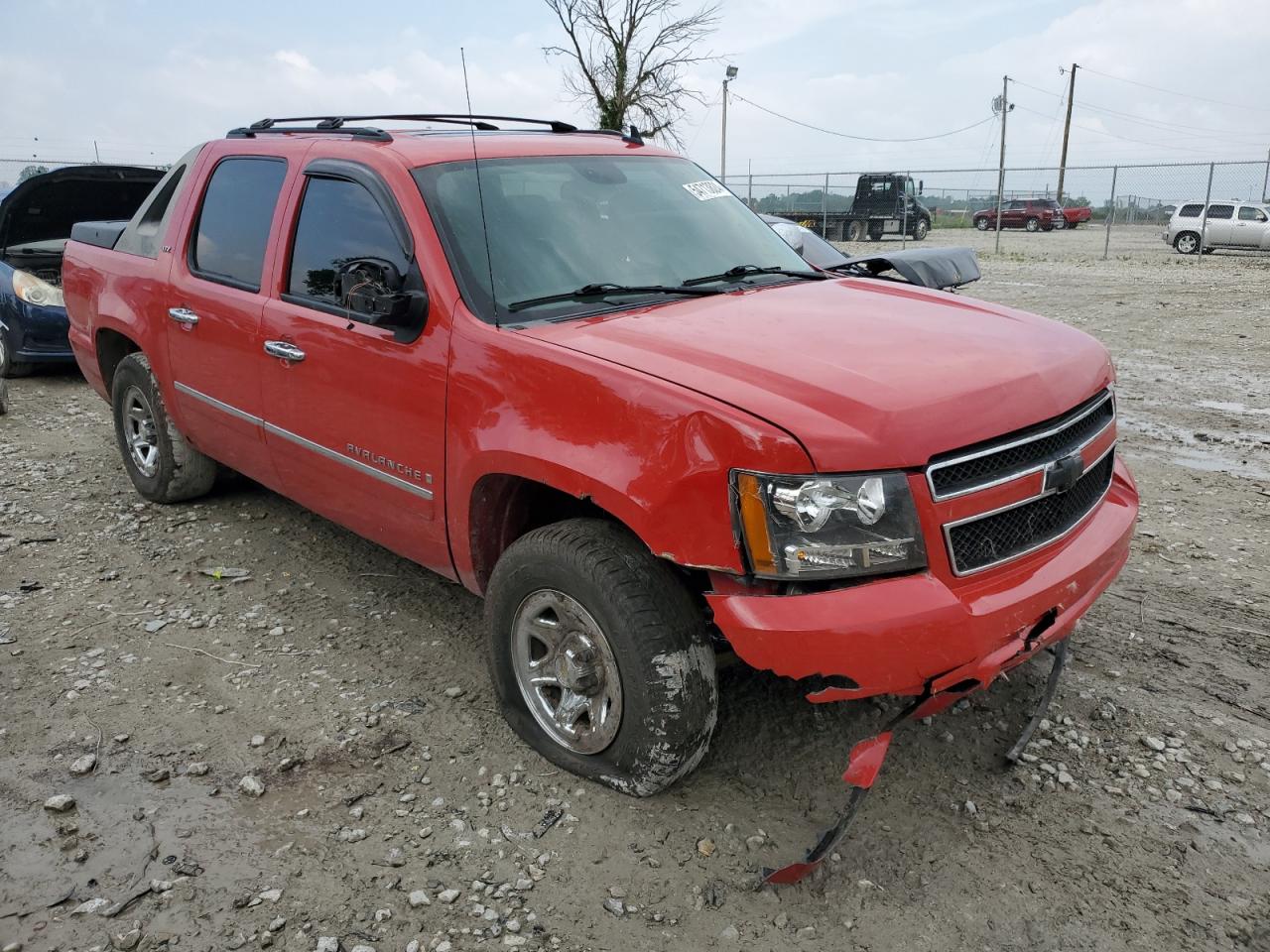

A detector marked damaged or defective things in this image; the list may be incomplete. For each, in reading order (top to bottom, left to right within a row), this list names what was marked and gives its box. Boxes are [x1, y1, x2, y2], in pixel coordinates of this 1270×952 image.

damaged front bumper [710, 458, 1135, 702]
cracked grille [929, 395, 1119, 498]
cracked grille [945, 452, 1111, 575]
broken bumper piece [762, 631, 1072, 885]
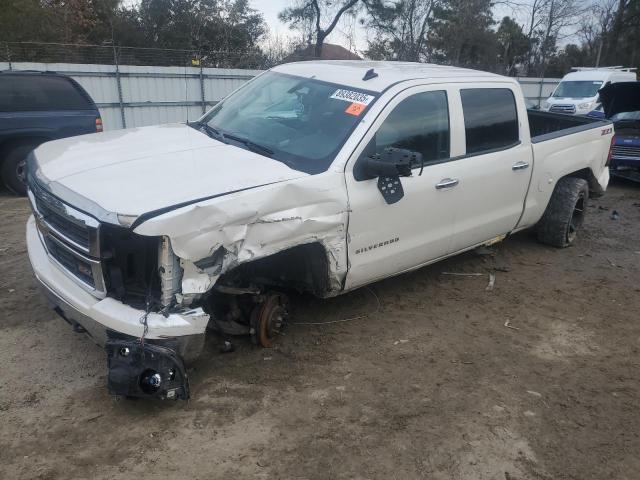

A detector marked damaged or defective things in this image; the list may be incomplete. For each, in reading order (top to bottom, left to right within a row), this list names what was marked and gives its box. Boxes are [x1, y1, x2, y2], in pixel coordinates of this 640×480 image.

crumpled front bumper [26, 217, 210, 398]
damaged front quarter panel [132, 172, 348, 300]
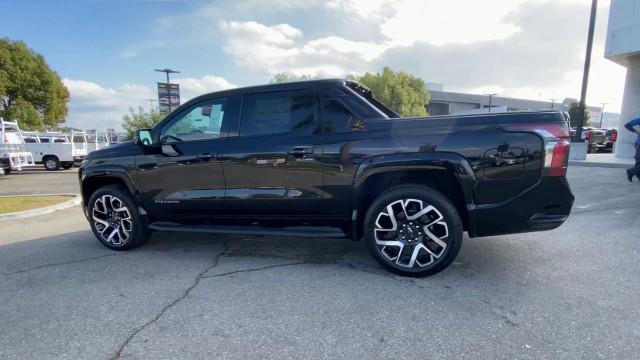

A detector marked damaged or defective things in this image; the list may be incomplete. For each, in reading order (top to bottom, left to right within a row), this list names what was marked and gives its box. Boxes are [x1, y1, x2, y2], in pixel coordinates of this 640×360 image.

crack in asphalt [2, 252, 124, 278]
crack in asphalt [201, 262, 308, 278]
crack in asphalt [109, 242, 230, 360]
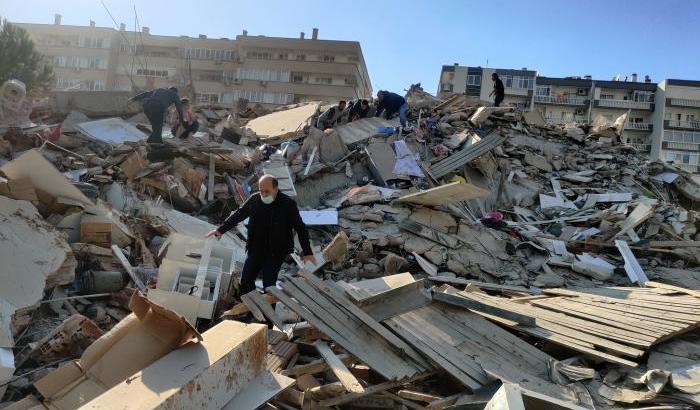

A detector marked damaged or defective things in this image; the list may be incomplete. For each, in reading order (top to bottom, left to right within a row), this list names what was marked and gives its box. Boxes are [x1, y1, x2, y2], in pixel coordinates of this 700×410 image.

broken slab [75, 117, 148, 144]
broken slab [245, 102, 318, 144]
broken slab [0, 150, 93, 208]
broken slab [396, 183, 490, 207]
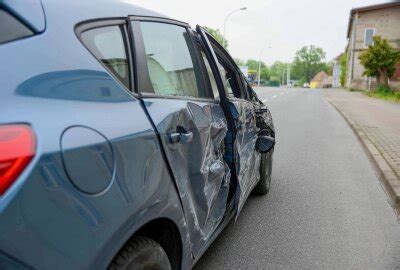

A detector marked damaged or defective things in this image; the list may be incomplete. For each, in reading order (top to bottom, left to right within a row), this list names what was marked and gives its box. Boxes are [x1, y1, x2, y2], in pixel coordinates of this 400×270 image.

damaged blue car [0, 1, 274, 268]
crushed car door [130, 18, 230, 255]
crushed car door [195, 25, 260, 215]
broken side mirror [256, 136, 276, 153]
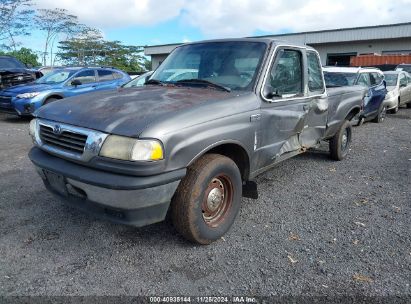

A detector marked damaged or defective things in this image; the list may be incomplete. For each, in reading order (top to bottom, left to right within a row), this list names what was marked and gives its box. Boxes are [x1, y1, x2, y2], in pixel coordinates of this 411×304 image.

damaged gray pickup truck [28, 39, 364, 245]
rusty wheel [170, 154, 241, 245]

To do. Copy the lines above again word for word, starting at the line that contains "this 411×304 image." and ending at the last line, with both ends included.

Answer below.
A detector marked damaged or defective things in this image; the list may be incomplete. For each, in reading order (top to bottom, left to right within a row), this list names what was marked and gives its box. Boxes are [x1, y1, x2, y2], in pixel coordinates of this 411×304 image.

damaged gray pickup truck [28, 39, 364, 245]
rusty wheel [170, 154, 241, 245]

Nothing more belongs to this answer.